Slide
I push his hand away.
    He shakes his head and turns to open the door.
    “See you later,” he says, his jaw firm, and he disappears into the crisp night air. After a moment, his car flares to life and roars away. I stand there, watching his taillights get smaller and smaller. There’s a bitter taste in my mouth. Finally, I hit the switch for the porch light so my sister will be able to see when she gets home.

 
     
    I wander into the middle of my room and just stand there for a minute, not knowing what to do with myself. There’s something about being alone on a Friday night— it’s more lonely than any other night, I think. It’s like my loserishness has been highlighted by the simple fact that I’m standing here by myself at nine p.m. on a Friday.
    I have to put on some Weezer to make the space a little less quiet. I stare at the walls, at the Nine Inch Nails and Green Day posters hanging over my bed. They remind me of Rollins—he’d call me every time something he thought I’d like came in. “You and your old nineties music,” he’d say, grinning, shaking his head.
    The way he walked out tonight, though—it makes me scared I’ve lost him for good. I’ve shut down his every attempt to find out what’s really going on with me. I know what Dr. Moran would say—I’m pushing him away before he has a chance to disappoint me.
    I try to find something in my room from before we were friends, a hint at what my life used to be like, but there’s nothing. Finally, I turn to my closet. I push aside the clothes I wear every day and peek in the back. It’s like a time capsule—my old cheerleading uniform, the preppy sweaters I used to wear when I hung out with Samantha.
    When my fingers hook the glittery purple gown I wore to homecoming last year, I yank my hand back as if from a cobra. The poisonous memories come rushing back.
    On the first day of sophomore year, I felt this heady rush of possibility. Cheerleading tryouts were coming up, and Samantha and I pinkie-swore we’d both get on the squad. When we did, we celebrated by sneaking wine coolers from her older brother’s fridge.
    My locker was right next to Scott Becker’s—before people started calling him Scotch. Samantha and I both had the hots for him. He was smaller then, with sandy-blond hair and dimples. He did this thing where he’d stare at me until I looked, and then he’d get all red and turn his gaze to the floor.
    On the last Friday in September, he asked me to go to the homecoming dance with him. I thought Samantha would be excited for me. Okay, that’s bullshit. I knew she’d be pissed. But I said yes anyway.
    If I could take back anything that happened in my life— well, besides my mother dying, of course—it would be saying yes to Scott Becker.

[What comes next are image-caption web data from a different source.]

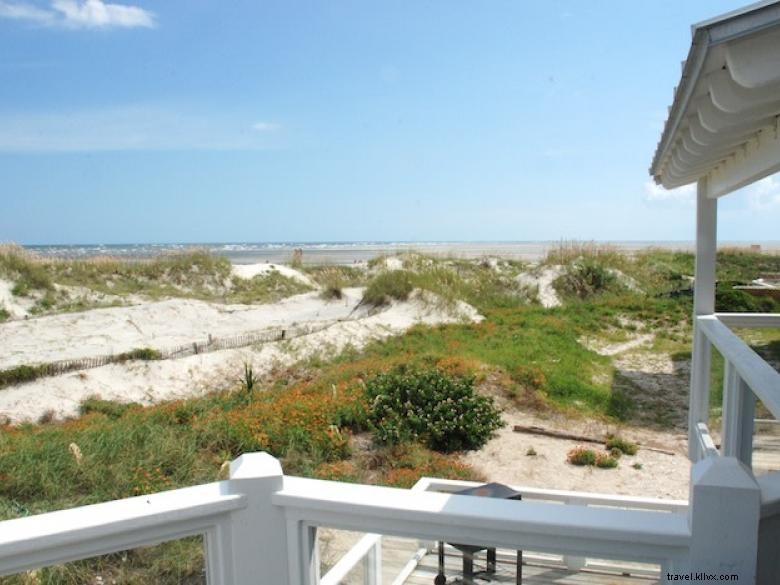 Premium Oceanfront Cottage Rentals on Tybee Island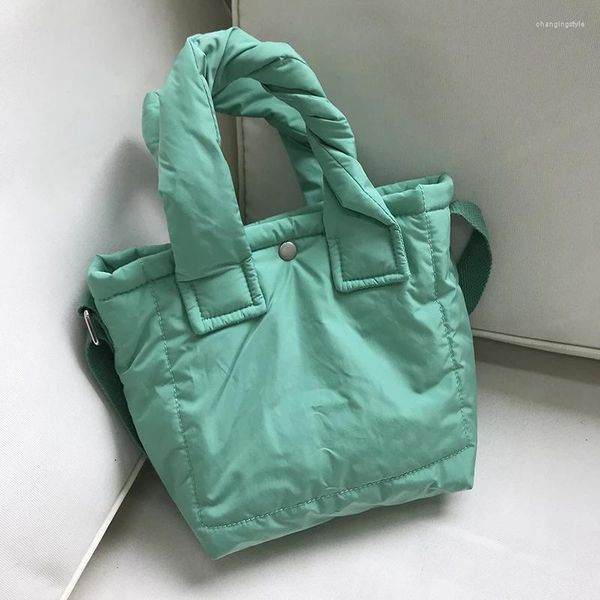 

evening bags winter purses and handbags down cotton bag shoulder messenger handbag female mobile phone cute small crossbody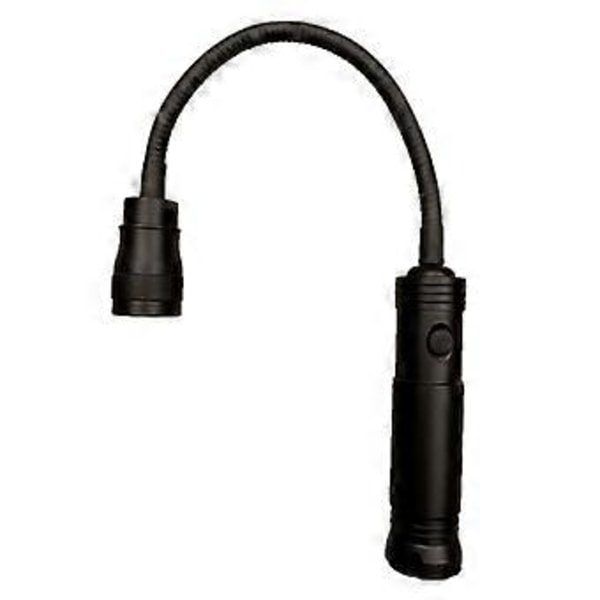 Arbetslampa Flexibel Ficklampa Inspektions LED-lampa Magnetisk Bas för Bilreparation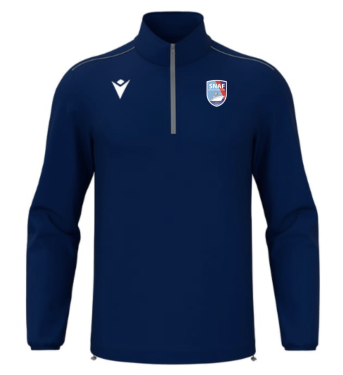 Sweat entrainement havel navy avec écusson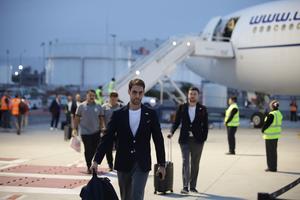 MEXICO-TIJUANA-COPA MUNDIAL DE LA FIFA 2026-IRAN-LLEGADA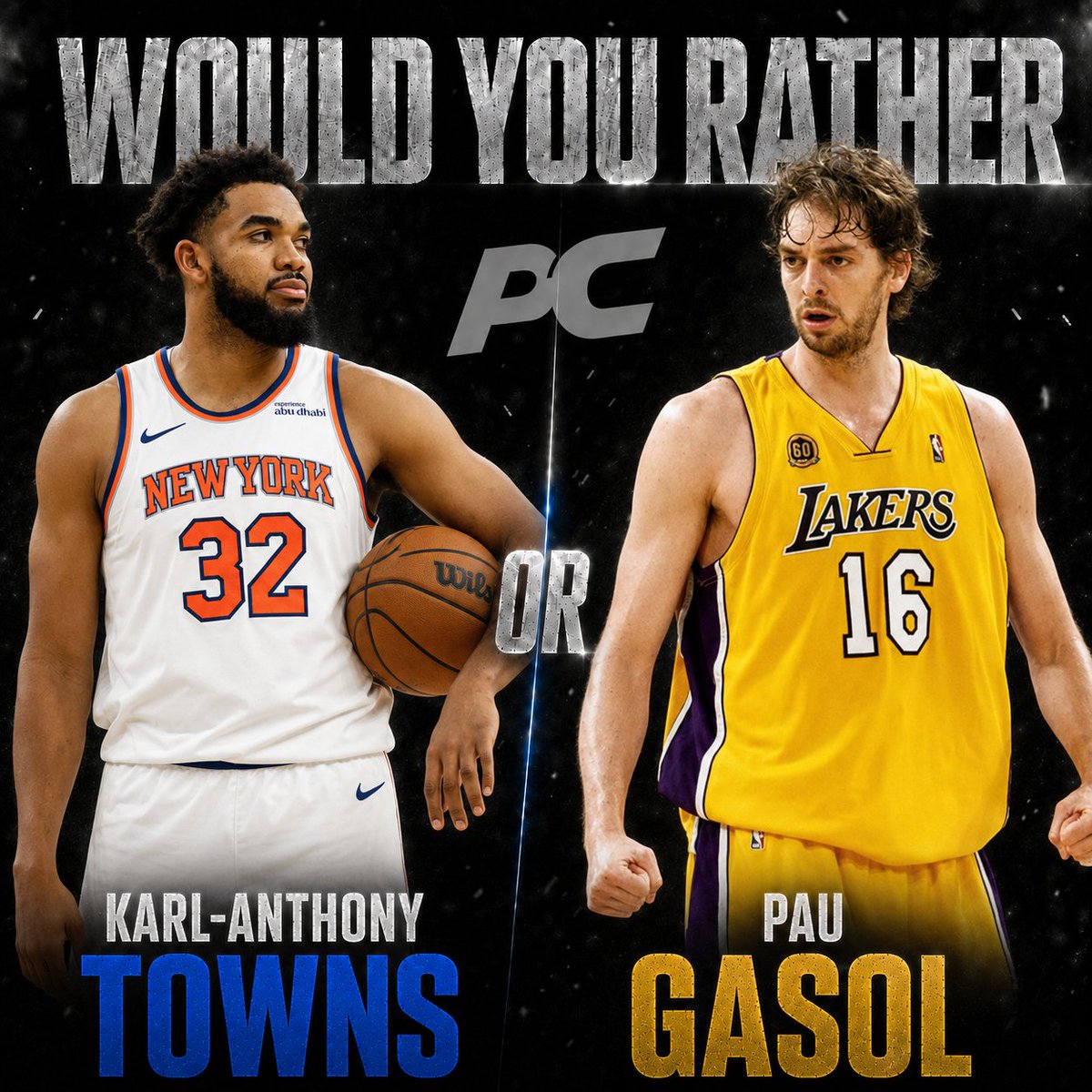 PlayersChoice_'s tweet photo. Who are you taking as your #2 option Center?🤐 https://t.co/rFXheLJSxX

    Samantha turned mean, getting the rest of the cheerleaders to turn against me. In health class, we did these PowerPoint presentations on sexually transmitted diseases. Samantha’s was about herpes, and she Photoshopped my head onto a purple dinosaur and called it the Herpasaurus Rex. Everyone laughed, including the teacher.
    Samantha spread a rumor that I gave head to all the seniors on the football team. My phone number was in every stall in the boys’ bathroom. Saturday mornings, our trees were full of toilet paper.
    Whenever a cheerleader cupped her hand around some-one’s ear and whispered a secret, all the while staring at me, I felt like dying. But to give in would be to let them win, and there was no way I was going to do that. I tried to make it seem like the rumors didn’t bother me. Like I didn’t care.
    Only at night, when sleep was impossible, did I cry.
    The weekend before homecoming, my dad took Mattie and me to the mall to look for a dress. He pressed a few bills, crisp from the ATM, into my hand and headed off for the food court. Mattie pirouetted and skipped by my side, but it wasn’t all fun and frills for me. It was war.